Conforme Washington pressiona os bancos para que corrijam suas finanças, as instituições resistem. Encorajados por recentes lucros e decididos a abandonar o controle federal, um crescente número de bancos está resistindo às propostas da gestão Obama para consertar o sistema financeiro. Financiadoras que evitaram o desastre há poucos meses com a ajuda do dinheiro dos contribuintes agora recusam as decisões governamentais.

The New York Times |

Apesar da pressão de reguladores federais, executivos do setor se incomodam com elementos centrais do plano bancário do presidente.

Oficiais da gestão caracterizaram cada parte de sua proposta de três fases como crucial para impulsionar os bancos e recuperar a economia. Mas os banqueiros estão decididos a se libertarem das mãos do governo e temem que Washington irá impor novas restrições a seus negócios.

Citigroup, Bank of America e outros discordam do que ficou conhecido como teste de estresse que são conduzidos por analistas federais para determinar como estas instituições lidariam com uma profunda e prolongada recessão.
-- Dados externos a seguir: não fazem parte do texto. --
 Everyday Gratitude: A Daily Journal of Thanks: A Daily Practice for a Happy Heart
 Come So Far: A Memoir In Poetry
Os bancos afirmam estar em melhor forma do que as análises iniciais sugerem, apesar de estar claro que inúmeras instituições irão precisar de capital.

Um  plano do Tesouro de eliminar os investimentos ruins dos bancos (um problema aparentemente sem solução) foi recebido tepidamente no setor. Inúmeros grandes bancos declararam não ter intenção de participar do programa.
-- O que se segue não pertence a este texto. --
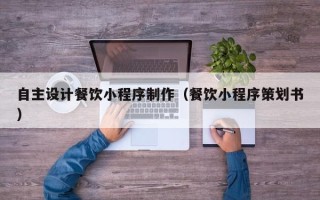 衡东自主设计餐饮小程序制作（餐饮小程序策划书）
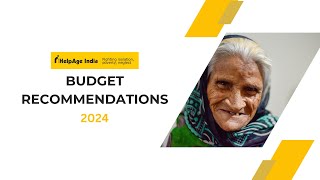 budget2024 recommendations by HelpAge India [upl. by Eeliab712]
Grandes bancos estão passando por uma bateria de testes para determinar se irão aguentar a pressão no caso de um pior cenário econômico nos próximos dois anos.
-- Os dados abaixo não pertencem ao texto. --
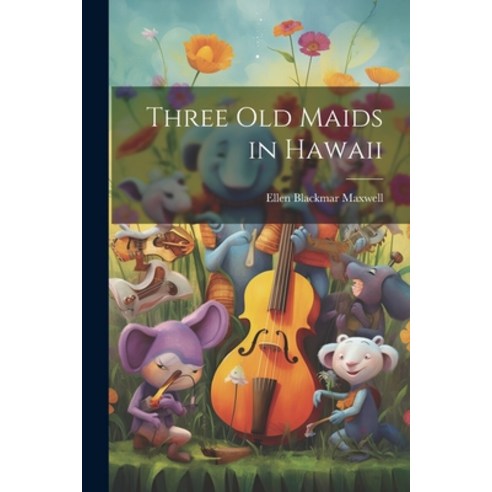 (영문도서) Three Old Maids in Hawaii Paperback, Legare Street Press, English, 9781022491090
Grandes bancos como Citigroup, Bank of America, PNC Financial e Wells Fargo contrariam os resultados destes testes, que sugerem que alguns bancos podem precisar de capital, de acordo com  pessoas envolvidas na questão.

Os bancos também pressionam os reguladores para que relaxem a agenda para obtenção de capital.


Alguns investidores estão preparados para comprar investimentos ruins dos bancos. O que é menos certo é se os bancos estarão dispostos a vender.

Grandes bancos cujo envolvimento é visto como essencial para o sucesso do plano disseram que não pretendem se envolver. Os executivos temem que qualquer garantia que a Casa Branca possa oferecer pode ir com novas regras impostas por um irritado Congresso, principalmente sobre o pagamento de salários.